■ Text provided

══════

Pakistan Army’s public relations wing | Pakistan Press Foundation (PPF)

Pakistan Press Foundation

Pakistan Army’s public relations wing

Pakistan Press Foundation

NEW DELHI  –  With Facebook taking down pages linked to Pakistani cyber actors spreading disinformation in India ahead of the 2019 Lok Sabha elections, it’s becoming increasingly clear that India has been late in spotting the danger: if there is a Pakistani inter-services directorate as lethal as the Inter Services Intelligence, it is, undoubtedly, the Inter-Services Public Relations.

Military strategists may balk at the fact that I am equating a notorious intelligence agency with an innocuous media management department. Since the times I executed cyber operations in the government, I have been obsessed with deconstructing the evolving mandate of this little-known outfit. And I have always held the opinion that the role, or rather the potential, of the ISPR has been severely underestimated in the Indian strategic circles.

Cyber operatives like me have been envisioning this scenario since a decade: how the South Asian flashpoint would manifest itself in the cyber-enabled information battlespace. The Balakot escalation unleashed another invisible playbook of the Pakistani military, and the ISPR was its key orchestrator.

══════

■ Raw data
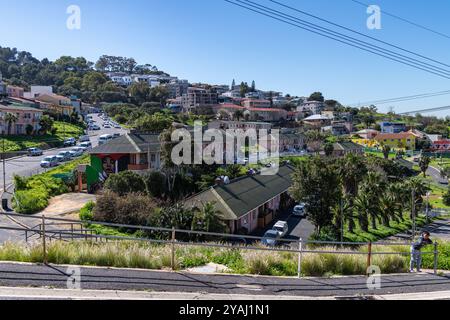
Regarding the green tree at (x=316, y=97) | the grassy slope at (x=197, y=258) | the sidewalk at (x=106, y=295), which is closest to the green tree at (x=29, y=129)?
the grassy slope at (x=197, y=258)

══════

■ Instructions
(1) From the ISPR article, output the passage starting with "Military strategists may" and going on through "its key orchestrator.".
(2) In the ISPR article, which escalation is said to have unleashed another invisible playbook of the Pakistani military?
The data has no role in any of this.

■ Solutions to the tasks
(1)
Military strategists may balk at the fact that I am equating a notorious intelligence agency with an innocuous media management department. Since the times I executed cyber operations in the government, I have been obsessed with deconstructing the evolving mandate of this little-known outfit. And I have always held the opinion that the role, or rather the potential, of the ISPR has been severely underestimated in the Indian strategic circles.

Cyber operatives like me have been envisioning this scenario since a decade: how the South Asian flashpoint would manifest itself in the cyber-enabled information battlespace. The Balakot escalation unleashed another invisible playbook of the Pakistani military, and the ISPR was its key orchestrator.

(2) The Balakot escalation.